* **Exercise**: Rewrite the material from the line with "From the image" to the line with "1.19 meters", both included, so that "millimetres" becomes "millimeters" and nothing else changes. Give only those lines.

========================================

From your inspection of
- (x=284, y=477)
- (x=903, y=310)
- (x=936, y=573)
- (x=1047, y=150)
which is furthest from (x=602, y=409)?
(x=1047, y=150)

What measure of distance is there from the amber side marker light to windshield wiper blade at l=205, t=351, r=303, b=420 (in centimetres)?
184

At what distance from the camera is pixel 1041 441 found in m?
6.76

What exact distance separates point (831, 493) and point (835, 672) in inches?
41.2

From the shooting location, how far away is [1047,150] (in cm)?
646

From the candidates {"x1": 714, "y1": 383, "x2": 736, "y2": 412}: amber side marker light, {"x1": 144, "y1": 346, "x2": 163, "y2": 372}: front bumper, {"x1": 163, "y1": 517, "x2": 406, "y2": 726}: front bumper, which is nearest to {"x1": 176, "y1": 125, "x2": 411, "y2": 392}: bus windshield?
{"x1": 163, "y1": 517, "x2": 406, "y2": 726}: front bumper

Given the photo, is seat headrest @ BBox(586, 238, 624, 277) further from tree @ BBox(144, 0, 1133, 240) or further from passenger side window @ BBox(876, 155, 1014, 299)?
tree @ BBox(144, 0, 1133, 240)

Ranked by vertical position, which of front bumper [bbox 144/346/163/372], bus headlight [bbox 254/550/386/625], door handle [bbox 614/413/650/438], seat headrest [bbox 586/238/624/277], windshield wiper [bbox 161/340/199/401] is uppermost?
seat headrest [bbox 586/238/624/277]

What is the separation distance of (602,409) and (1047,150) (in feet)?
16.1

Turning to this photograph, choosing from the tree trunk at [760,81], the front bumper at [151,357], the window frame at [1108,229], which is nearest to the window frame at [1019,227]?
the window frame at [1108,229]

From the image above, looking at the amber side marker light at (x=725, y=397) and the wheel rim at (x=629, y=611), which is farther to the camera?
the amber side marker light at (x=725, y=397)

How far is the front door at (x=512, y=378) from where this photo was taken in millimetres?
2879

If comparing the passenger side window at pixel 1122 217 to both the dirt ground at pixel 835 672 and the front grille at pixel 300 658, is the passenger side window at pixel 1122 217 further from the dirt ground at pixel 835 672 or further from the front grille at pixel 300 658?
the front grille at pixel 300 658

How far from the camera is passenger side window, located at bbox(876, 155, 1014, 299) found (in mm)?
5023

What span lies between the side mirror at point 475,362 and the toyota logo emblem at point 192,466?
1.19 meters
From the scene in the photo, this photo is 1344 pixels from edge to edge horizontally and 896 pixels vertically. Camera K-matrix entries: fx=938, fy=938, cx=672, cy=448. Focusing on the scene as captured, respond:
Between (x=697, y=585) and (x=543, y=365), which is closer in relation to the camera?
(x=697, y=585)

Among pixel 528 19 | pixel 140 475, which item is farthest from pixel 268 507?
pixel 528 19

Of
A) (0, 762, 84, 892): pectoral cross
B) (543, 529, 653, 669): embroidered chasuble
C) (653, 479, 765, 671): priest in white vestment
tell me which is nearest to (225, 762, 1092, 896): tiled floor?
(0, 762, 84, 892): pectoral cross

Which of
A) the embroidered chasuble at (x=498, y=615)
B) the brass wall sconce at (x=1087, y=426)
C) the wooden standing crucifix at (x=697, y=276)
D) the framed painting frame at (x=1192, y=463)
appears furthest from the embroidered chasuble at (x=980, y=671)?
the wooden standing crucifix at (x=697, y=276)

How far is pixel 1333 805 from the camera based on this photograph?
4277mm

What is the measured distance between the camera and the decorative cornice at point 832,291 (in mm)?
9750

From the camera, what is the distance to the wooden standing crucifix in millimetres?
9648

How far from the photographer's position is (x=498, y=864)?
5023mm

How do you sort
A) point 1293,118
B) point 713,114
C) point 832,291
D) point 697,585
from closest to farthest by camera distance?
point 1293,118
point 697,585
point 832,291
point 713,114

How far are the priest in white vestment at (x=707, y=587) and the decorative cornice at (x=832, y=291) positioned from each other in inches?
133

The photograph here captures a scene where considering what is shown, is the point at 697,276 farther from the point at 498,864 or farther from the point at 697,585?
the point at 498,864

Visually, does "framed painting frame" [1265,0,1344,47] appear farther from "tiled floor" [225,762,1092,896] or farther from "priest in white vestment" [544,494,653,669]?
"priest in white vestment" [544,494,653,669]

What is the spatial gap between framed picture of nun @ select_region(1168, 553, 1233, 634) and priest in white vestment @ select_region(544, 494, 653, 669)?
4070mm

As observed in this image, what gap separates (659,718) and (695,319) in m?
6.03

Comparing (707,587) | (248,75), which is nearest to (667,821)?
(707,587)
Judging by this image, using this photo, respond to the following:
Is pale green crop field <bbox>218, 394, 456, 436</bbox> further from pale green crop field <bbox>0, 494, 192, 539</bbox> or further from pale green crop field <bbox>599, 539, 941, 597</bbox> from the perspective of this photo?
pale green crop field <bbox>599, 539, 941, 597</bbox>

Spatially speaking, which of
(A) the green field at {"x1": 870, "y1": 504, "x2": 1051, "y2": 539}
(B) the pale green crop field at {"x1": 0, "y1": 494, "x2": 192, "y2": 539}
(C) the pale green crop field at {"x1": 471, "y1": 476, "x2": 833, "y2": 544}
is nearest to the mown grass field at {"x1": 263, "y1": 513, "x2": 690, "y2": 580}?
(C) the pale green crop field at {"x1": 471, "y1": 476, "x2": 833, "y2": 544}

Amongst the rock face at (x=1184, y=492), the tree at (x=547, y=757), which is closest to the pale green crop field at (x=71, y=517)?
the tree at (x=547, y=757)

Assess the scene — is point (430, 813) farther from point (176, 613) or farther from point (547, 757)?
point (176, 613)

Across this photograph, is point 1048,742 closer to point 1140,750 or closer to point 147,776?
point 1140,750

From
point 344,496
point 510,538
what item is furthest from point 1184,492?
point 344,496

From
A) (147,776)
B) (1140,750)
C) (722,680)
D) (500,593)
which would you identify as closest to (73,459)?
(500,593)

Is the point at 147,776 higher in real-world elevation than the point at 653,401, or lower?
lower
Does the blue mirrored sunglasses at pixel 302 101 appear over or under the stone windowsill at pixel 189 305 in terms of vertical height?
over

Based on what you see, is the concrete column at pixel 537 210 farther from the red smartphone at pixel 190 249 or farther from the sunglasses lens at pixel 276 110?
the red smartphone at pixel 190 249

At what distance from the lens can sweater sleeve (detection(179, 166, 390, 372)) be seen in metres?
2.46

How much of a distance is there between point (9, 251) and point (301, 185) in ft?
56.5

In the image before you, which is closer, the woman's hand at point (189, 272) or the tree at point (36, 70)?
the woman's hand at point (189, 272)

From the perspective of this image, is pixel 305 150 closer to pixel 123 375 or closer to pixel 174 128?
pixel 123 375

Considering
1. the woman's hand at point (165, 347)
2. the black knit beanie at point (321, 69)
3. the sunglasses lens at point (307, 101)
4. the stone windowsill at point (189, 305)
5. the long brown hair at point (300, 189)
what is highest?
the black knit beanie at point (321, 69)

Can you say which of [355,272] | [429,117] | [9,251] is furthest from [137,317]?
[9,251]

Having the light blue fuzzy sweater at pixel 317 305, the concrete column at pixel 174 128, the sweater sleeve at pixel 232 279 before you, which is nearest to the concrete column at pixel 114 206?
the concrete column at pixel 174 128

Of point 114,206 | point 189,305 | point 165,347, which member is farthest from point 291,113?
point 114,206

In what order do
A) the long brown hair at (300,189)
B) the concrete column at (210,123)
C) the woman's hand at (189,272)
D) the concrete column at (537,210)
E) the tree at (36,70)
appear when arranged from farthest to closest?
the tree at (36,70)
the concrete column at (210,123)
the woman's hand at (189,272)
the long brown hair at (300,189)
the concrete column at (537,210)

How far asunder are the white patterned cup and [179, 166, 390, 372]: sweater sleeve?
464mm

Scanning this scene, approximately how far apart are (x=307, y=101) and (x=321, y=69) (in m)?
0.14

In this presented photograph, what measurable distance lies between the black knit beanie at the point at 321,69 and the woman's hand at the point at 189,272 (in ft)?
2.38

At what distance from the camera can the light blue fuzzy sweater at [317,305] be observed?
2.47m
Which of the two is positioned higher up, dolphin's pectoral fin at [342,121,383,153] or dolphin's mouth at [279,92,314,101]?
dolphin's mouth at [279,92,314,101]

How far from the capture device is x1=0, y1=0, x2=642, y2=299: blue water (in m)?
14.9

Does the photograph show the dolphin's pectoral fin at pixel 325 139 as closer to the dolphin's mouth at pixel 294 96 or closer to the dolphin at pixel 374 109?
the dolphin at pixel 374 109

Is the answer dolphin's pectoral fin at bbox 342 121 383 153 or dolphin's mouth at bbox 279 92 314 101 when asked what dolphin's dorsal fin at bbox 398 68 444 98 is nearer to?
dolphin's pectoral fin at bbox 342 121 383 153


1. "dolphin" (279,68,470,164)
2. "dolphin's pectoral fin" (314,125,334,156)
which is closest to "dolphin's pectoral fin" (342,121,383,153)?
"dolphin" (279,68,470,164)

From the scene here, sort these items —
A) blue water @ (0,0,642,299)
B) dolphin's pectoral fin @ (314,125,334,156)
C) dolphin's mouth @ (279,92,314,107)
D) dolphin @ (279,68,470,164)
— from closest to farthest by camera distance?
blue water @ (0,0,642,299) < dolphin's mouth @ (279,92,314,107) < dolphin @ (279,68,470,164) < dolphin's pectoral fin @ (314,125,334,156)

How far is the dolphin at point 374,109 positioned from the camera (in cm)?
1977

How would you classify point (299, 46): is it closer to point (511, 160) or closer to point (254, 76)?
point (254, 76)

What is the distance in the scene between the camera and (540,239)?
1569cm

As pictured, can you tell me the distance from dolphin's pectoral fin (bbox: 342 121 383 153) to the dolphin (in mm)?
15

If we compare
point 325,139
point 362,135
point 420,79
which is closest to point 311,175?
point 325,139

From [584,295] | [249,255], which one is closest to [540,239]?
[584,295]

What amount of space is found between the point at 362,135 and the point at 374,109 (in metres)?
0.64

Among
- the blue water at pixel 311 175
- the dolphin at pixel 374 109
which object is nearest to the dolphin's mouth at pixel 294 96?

========================================

* **Response**:
From the image above, looking at the amber side marker light at (x=725, y=397) and the wheel rim at (x=629, y=611), which is farther to the camera?
the amber side marker light at (x=725, y=397)

How far is the front door at (x=512, y=378) from where this photo was taken in millimeters?
2879

If comparing the passenger side window at pixel 1122 217 to both the dirt ground at pixel 835 672 and the front grille at pixel 300 658, is the passenger side window at pixel 1122 217 further from the dirt ground at pixel 835 672 or further from the front grille at pixel 300 658?
the front grille at pixel 300 658

How far from the camera is passenger side window, located at bbox(876, 155, 1014, 299) found (in mm)?
5023

What span lies between the side mirror at point 475,362 and the toyota logo emblem at point 192,466?
1.19 meters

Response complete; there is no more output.